Il faudrait savoir un peu mieux que ça ce que vous avez fait ou ce que vous avez à faire. Dépêchez-vous de vous coucher. Je m’en vais dans ma chambre.

Elle sort.

 

 

Scène III

 

SOPHIE, GAMARÉ

 

SOPHIE, ouvrant à Gamaré.

Oh ! si vous saviez ce qui m’arrive. Elle a fermé l’escalier de service et elle a pris la clef.

GAMARÉ.

Ça m’est égal. J’ai ma nuit.

SOPHIE.

Mais comment est-ce que vous ferez pour vous en aller demain.

GAMARÉ.

Je partirai vers trois, quatre heures du matin. Et je descendrai par le grand escalier.

SOPHIE.

C’est une idée. La porte n’est fermée qu’au verrou. Et ça s’ouvre sans clef depuis le dedans.

GAMARÉ.

Tu vois que tout s’arrange très bien. Allons, dépêche-toi.

SOPHIE.

Je ne suis guère en train.

GAMARÉ.

Moi, je suis très en train. C’est l’essentiel.

SOPHIE.

Il faut toujours en passer par où vous voulez. Je vais vous mettre votre café sur le feu pour qu’il soye bien chaud tout à l’heure.

GAMARÉ.

Bouillant, bouillant, bouillant. Avec deux petits verres de rhum qu’il faudra verser en tournant aussitôt qu’il aura commencé à bouillir... Viens ! j’ai des idées.

SOPHIE.

Ah bien, revoilà madame !

GAMARÉ.

Ah ! bien, c’est embêtant à la fin. Moi, quand j’ai des idées, j’aime pas qu’on me dérange.

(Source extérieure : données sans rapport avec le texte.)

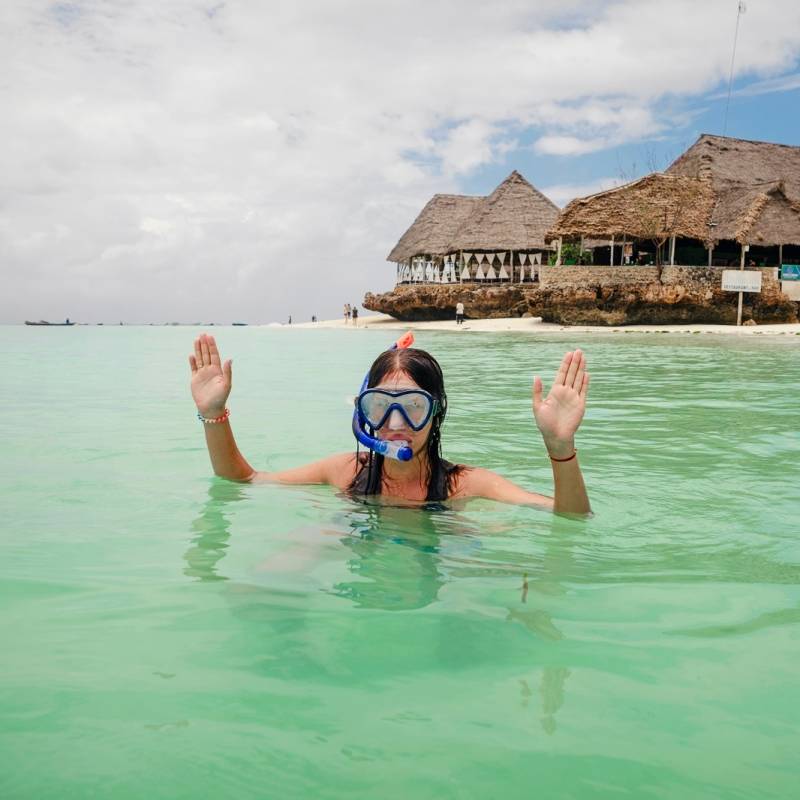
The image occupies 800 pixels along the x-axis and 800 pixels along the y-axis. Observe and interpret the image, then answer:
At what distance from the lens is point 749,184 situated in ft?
98.0

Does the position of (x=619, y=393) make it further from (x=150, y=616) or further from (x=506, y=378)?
(x=150, y=616)

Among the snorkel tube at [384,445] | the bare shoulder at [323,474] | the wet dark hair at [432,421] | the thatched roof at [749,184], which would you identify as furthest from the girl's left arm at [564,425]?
the thatched roof at [749,184]

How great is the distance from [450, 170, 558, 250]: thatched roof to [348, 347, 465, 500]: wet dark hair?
33.4 metres

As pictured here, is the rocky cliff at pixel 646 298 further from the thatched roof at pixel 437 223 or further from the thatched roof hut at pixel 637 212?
the thatched roof at pixel 437 223

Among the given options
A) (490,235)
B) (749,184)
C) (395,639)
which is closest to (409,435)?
(395,639)

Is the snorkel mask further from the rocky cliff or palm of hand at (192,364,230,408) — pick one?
the rocky cliff

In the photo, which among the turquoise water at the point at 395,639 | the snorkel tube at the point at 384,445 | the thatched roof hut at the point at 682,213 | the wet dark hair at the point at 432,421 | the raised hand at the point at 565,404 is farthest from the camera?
the thatched roof hut at the point at 682,213

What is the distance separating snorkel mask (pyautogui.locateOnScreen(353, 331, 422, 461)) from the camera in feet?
9.87

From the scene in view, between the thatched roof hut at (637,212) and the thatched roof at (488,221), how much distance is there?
7626mm

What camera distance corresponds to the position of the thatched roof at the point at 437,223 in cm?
3962

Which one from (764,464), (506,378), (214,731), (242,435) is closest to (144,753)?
(214,731)

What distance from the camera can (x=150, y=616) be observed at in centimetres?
229

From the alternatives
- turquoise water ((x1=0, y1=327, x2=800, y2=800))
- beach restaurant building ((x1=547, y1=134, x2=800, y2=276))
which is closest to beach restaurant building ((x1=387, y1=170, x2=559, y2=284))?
beach restaurant building ((x1=547, y1=134, x2=800, y2=276))

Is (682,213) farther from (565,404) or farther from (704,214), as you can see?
(565,404)
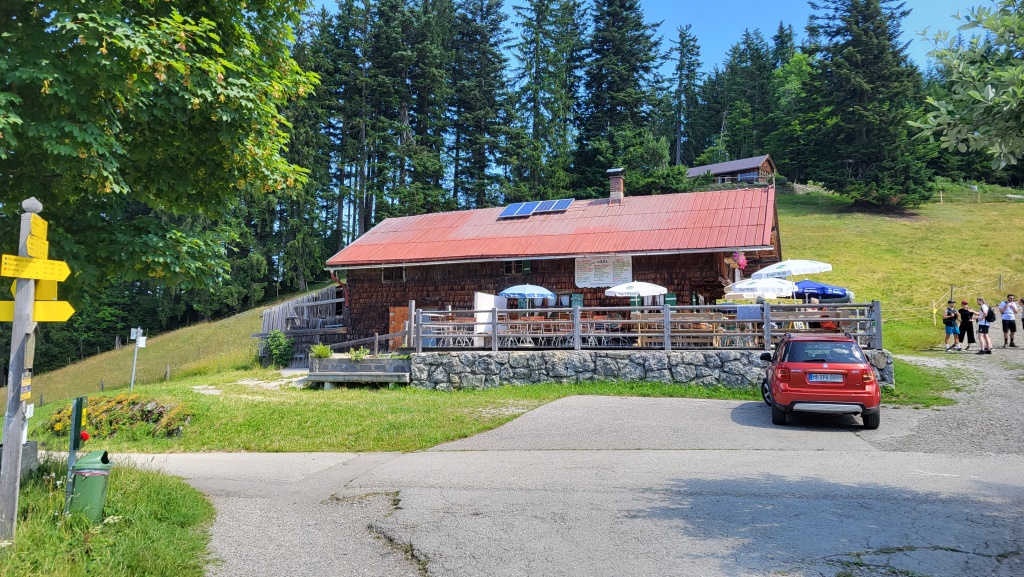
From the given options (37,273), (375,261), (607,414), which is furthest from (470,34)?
(37,273)

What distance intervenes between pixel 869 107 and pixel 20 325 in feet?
182

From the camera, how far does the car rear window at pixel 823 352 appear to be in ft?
34.3

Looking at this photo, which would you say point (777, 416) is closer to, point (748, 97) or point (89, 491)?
point (89, 491)

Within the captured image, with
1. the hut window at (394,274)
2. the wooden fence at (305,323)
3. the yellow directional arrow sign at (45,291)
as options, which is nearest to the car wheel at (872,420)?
the yellow directional arrow sign at (45,291)

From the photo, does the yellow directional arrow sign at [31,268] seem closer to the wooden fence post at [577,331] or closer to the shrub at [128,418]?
the shrub at [128,418]

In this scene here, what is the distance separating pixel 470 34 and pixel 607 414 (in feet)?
148

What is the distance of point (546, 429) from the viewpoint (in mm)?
10828

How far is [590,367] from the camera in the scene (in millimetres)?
15750

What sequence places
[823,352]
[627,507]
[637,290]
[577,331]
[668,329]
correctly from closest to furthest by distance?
[627,507] < [823,352] < [668,329] < [577,331] < [637,290]

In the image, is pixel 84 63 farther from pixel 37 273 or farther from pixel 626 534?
pixel 626 534

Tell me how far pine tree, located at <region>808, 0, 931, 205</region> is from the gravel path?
35422 mm

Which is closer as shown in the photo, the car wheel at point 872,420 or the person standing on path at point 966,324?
the car wheel at point 872,420

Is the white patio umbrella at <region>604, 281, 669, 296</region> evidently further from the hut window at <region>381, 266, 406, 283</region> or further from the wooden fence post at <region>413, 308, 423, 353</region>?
the hut window at <region>381, 266, 406, 283</region>

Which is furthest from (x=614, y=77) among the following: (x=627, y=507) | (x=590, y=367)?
(x=627, y=507)
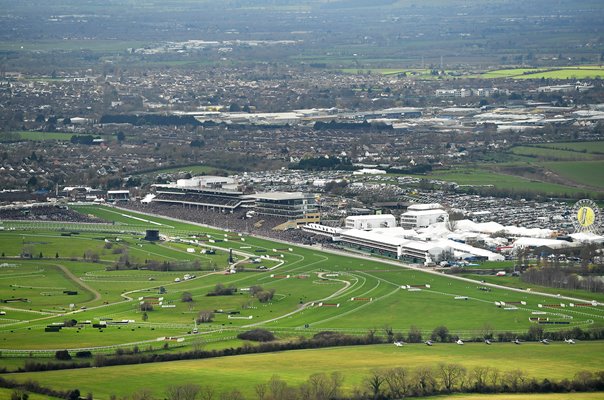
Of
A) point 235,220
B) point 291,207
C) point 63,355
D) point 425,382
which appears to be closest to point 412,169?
point 235,220

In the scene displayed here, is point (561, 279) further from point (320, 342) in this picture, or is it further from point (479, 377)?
point (479, 377)

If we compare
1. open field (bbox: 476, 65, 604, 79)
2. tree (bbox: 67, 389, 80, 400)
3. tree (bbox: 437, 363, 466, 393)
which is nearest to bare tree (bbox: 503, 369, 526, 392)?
tree (bbox: 437, 363, 466, 393)

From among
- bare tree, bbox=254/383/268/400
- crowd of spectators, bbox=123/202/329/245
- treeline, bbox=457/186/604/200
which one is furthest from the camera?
treeline, bbox=457/186/604/200

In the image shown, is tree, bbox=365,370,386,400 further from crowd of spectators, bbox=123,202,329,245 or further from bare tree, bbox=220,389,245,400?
crowd of spectators, bbox=123,202,329,245

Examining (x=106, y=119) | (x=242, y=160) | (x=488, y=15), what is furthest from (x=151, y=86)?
(x=488, y=15)

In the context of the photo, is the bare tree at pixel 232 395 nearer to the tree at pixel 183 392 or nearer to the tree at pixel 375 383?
the tree at pixel 183 392

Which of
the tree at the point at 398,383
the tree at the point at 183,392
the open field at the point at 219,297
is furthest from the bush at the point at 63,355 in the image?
the tree at the point at 398,383

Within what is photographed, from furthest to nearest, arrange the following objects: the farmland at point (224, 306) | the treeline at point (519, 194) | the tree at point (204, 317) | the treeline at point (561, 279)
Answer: the treeline at point (519, 194) < the treeline at point (561, 279) < the tree at point (204, 317) < the farmland at point (224, 306)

Il entre dans le petit cabinet.

 

 

Scène IV

 

VEUVE TONTAINE, SOPHIE

 

VEUVE TONTAINE, en tenue de nuit.

Hé bien ! qu’est-ce que ça signifie ? Pas encore couchée ! C’est trop fort !

SOPHIE.

Madame, il ne faut pas m’en vouloir... J’étais en train...

VEUVE TONTAINE.

Voulez-vous aller vous coucher !

SOPHIE.

Que madame soye tranquille. Je vais me coucher dans un instant.

VEUVE TONTAINE.

Je ne sortirai pas d’ici avant que vous soyez couchée. J’éteindrai le gaz moi-même. C’est trop fort !

SOPHIE.

Mais madame...

VEUVE TONTAINE.

Allez-vous coucher !

SOPHIE.

Bien, madame...

À part.

Bon Dieu ! Bon Dieu ! Bon Dieu !

 

 

Scène V

 

VEUVE TONTAINE, seule, puis GAMARÉ

 

VEUVE TONTAINE.

Elle est insupportable. Et cette cuisine est dans un état. Voilà un dessus de buffet plein de poussière. Je ne peux pas laisser ça comme ça. Ça m’agace. Où met-elle ses chiffons à nettoyer ?

Elle regarde autour d’elle, puis va ouvrir la porte du débarras.

GAMARÉ, sortant, en faisant le salut militaire.

Gamaré Albert-Ferdinand, scribe au bureau du maréchal des logis chef du 3e escadron du 34e d’artillerie, dix-sept mois de service, zéro campagne, zéro blessure.

VEUVE TONTAINE.

Qu’est-ce que ça veut dire ?

GAMARÉ.

Le fourrier est chargé de recenser toutes les semaines les effets du petit équipement. Il en rend compte au maréchal des logis chef qui en établit la situation. Visée par le capitaine, cette situation est présentée au chef d’escadron qui la soumet à son tour au colonel...

À part.

Elle n’est pas mal du tout, cette petite femme-là.

VEUVE TONTAINE.

Qu’est-ce que vous faites ici, soldat ?

GAMARÉ.

Je me chauffe.

VEUVE TONTAINE.

Vous êtes venu débaucher ma bonne. Attendez un peu.

Elle va vers la chambre de la bonne.

GAMARÉ, lui barrant le passage.

N’allez pas par là. Et ne dérangez pas votre bonne. Je ne la connais pas, votre bonne. Elle est étonnante, avec sa bonne ! Elle croit toujours qu’on en veut à sa bonne. Comme s’il n’y avait que sa bonne au monde !

VEUVE TONTAINE.

Mais...

GAMARÉ.

Taisez-vous ! Je n’en veux pas de votre bonne... Ce n’est pas la peine d’aller la chercher...

S’approchant de la veuve Tontaine.

Ce n’est pas pour elle que je suis venu... Le moment est venu de vous expliquer ma présence dans votre cuisine.

VEUVE TONTAINE.

Qu’est-ce que vous voulez dire ?

GAMARÉ.

C’est bien vous qui allez tous les jours au lycée Racine ?

VEUVE TONTAINE.

Tous les jours ? Non. Quatre fois par semaine.

GAMARÉ.

Et vous n’avez remarqué personne dans la rue ? Vous n’avez pas vu un artilleur en civil ?

VEUVE TONTAINE.

Je n’ai pas remarqué.

GAMARÉ.

Cet artilleur en civil, c’est celui que vous avez devant les yeux. Je vous aime, madame, d’un amour sans cesse grandissant.

VEUVE TONTAINE.

Vous allez me faire le plaisir de vous en aller immédiatement...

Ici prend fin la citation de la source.